What costs the most on your electric bill? Heating and cooling are by far the greatest energy users in the home, making up around 40% of your electric bill. Other big users are washers, dryers, ovens, and stoves. Electronic devices like laptops and TVs are usually pretty cheap to run, but of course, it can all add up.

Can price caps stop inflation? ›

Governments can use wage and price controls to fight inflation. These policies fared poorly in the past, leading governments to look elsewhere to control the economy. Governments may pursue a contractionary monetary policy, reducing the money supply within an economy.

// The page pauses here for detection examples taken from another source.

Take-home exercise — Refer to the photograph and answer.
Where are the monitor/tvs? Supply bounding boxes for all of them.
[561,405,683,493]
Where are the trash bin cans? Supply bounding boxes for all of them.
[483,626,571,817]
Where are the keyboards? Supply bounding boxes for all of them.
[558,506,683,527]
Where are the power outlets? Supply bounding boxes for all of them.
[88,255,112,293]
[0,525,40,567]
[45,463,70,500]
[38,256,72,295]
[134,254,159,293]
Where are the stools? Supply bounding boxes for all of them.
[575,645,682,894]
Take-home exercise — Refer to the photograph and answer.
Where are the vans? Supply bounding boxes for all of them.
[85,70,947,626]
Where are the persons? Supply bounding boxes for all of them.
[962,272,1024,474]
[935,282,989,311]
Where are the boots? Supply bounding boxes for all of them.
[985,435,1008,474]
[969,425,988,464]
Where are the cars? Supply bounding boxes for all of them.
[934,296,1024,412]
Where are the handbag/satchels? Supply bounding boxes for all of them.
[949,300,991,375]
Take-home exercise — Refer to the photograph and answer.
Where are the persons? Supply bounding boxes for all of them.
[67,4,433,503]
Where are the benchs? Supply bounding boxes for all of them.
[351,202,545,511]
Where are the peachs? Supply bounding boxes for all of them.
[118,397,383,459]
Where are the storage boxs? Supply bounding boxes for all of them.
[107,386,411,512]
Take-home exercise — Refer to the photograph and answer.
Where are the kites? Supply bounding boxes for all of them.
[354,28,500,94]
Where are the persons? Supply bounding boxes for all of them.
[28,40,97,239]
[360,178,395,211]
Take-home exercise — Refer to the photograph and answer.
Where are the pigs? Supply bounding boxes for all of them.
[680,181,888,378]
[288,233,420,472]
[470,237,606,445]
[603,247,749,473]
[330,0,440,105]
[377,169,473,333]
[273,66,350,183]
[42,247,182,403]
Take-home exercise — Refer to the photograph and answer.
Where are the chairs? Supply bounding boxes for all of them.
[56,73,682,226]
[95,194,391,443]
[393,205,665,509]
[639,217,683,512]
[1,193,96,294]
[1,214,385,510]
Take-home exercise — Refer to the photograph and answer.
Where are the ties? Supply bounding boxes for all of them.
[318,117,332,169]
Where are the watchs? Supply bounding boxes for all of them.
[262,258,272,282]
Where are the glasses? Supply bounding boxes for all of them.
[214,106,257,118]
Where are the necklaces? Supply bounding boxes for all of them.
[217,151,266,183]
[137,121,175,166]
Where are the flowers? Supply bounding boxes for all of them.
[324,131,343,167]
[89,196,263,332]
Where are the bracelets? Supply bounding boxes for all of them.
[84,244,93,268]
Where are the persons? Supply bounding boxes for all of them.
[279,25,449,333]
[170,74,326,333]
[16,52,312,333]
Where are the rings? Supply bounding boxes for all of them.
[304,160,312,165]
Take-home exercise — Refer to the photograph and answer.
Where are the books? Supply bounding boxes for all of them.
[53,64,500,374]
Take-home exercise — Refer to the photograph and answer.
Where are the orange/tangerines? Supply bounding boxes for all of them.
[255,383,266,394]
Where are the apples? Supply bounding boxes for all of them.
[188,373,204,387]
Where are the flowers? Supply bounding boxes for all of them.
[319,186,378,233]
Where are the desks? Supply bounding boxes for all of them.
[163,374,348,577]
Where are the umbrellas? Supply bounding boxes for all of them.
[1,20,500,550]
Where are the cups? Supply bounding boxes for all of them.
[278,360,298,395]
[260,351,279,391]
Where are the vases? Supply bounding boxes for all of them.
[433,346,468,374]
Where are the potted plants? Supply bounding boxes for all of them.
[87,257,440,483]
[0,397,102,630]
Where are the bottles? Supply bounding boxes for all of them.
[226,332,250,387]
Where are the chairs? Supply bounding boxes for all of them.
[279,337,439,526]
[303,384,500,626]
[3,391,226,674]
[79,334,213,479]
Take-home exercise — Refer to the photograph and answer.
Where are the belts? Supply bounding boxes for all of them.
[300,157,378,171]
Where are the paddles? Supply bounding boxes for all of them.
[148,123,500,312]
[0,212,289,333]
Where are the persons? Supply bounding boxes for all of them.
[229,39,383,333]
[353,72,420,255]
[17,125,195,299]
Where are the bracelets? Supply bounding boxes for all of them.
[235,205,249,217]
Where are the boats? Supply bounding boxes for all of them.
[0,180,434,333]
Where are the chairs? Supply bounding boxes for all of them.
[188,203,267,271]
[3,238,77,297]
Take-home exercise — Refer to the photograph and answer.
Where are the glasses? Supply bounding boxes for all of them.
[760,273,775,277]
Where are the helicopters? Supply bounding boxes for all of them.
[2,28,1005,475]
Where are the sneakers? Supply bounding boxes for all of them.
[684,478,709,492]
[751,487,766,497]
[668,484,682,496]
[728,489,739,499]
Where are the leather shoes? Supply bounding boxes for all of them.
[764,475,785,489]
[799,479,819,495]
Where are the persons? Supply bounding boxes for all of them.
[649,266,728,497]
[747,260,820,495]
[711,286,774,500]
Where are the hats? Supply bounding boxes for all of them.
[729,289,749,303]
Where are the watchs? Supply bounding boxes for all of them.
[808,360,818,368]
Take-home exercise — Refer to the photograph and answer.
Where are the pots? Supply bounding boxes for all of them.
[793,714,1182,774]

Why is the price cap regulation important? ›

Price cap regulation has a phenomenal role in the utility industry. It helps to maintain the price balance in the market. In addition, it also boosts productivity levels. Also, there is equal distribution of profits among all firms.

Is price war illegal? ›

A naked agreement among competitors to fix prices is almost always illegal, whether prices are specified at a minimum, maximum, or within some range.

What is cap pricing? ›

CAP pricing typically refers to a bundled price for implantable components used during a surgical case. Line item discount refers to a percent discount from list price on a vendor's implantable and non- implantable products used during a surgical case.